> _Stated goal_
Count the lines of the listing below that contain the string "disk", treating uppercase and lowercase as different. Reply with that number only.
begin Material for the task
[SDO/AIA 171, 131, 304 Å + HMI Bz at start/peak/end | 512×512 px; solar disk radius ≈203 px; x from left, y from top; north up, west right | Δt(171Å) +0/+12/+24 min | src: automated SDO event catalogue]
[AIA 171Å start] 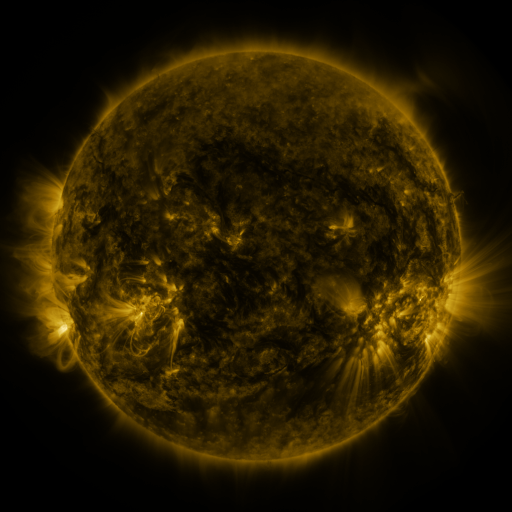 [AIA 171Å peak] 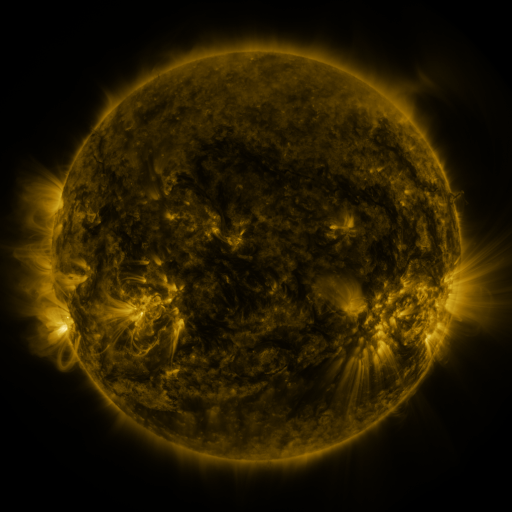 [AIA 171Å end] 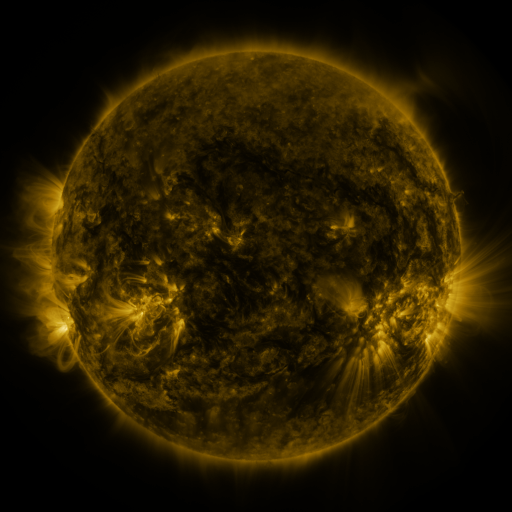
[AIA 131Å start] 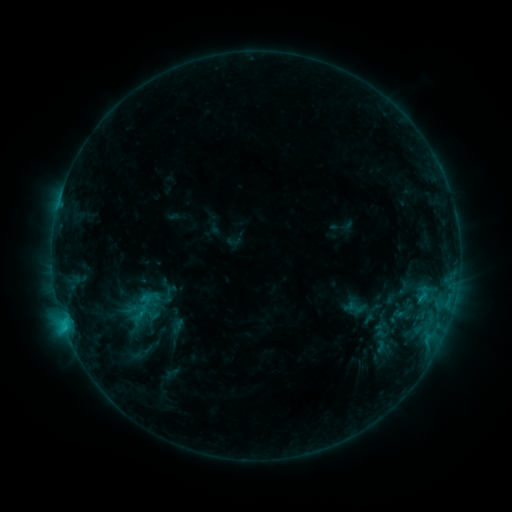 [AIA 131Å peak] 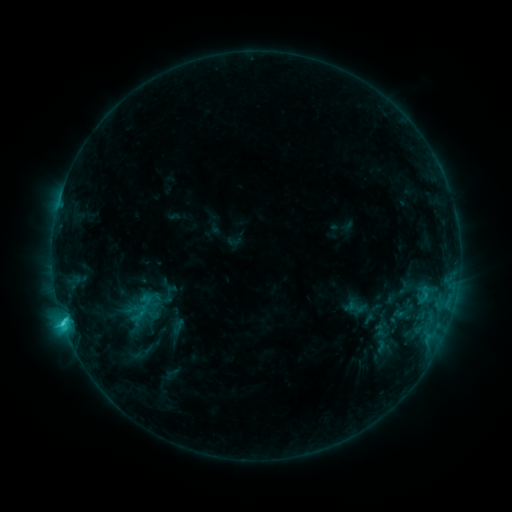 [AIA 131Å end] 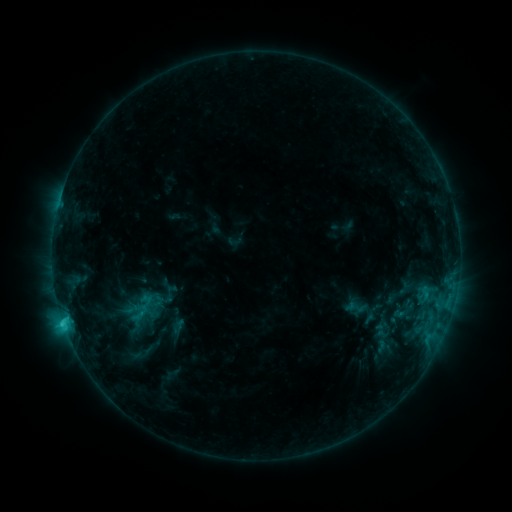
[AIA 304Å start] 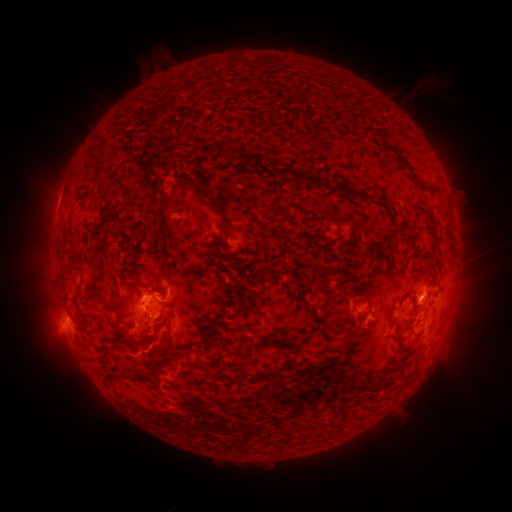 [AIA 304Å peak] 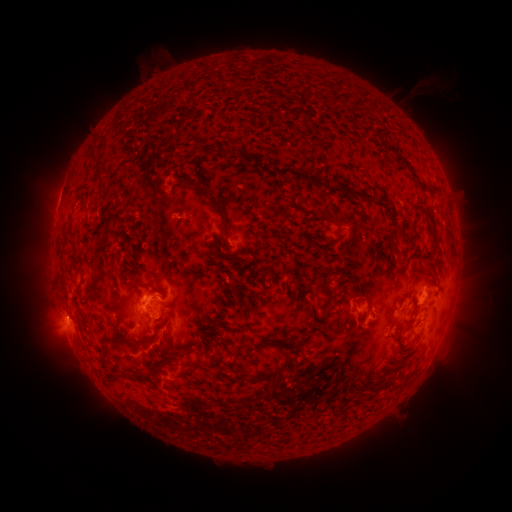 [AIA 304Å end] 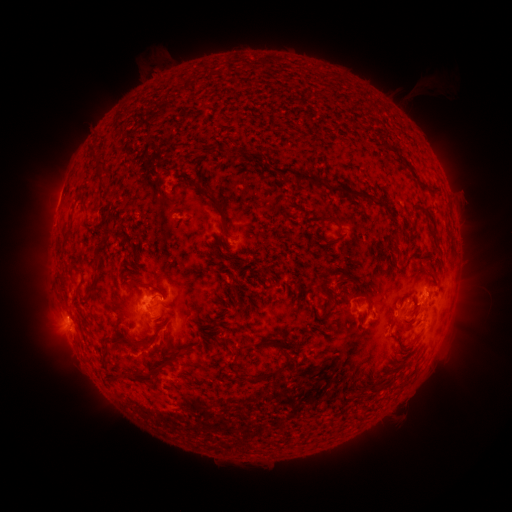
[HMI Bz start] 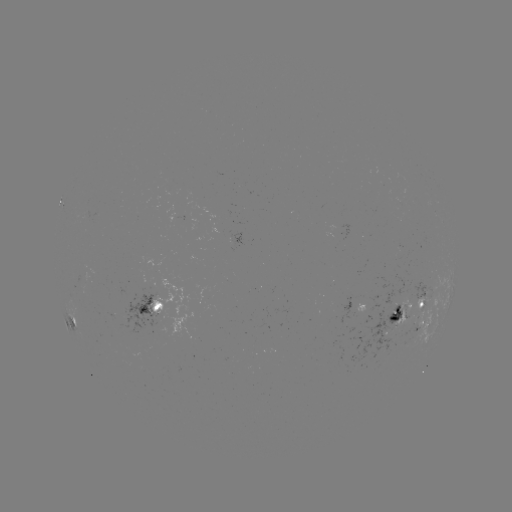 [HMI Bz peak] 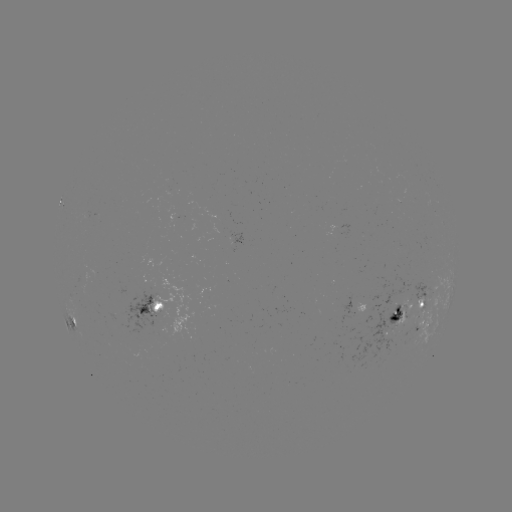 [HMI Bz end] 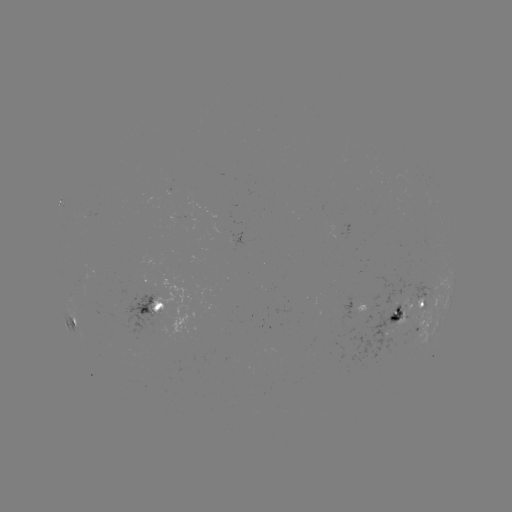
end Material for the task
> _Result for this task_
1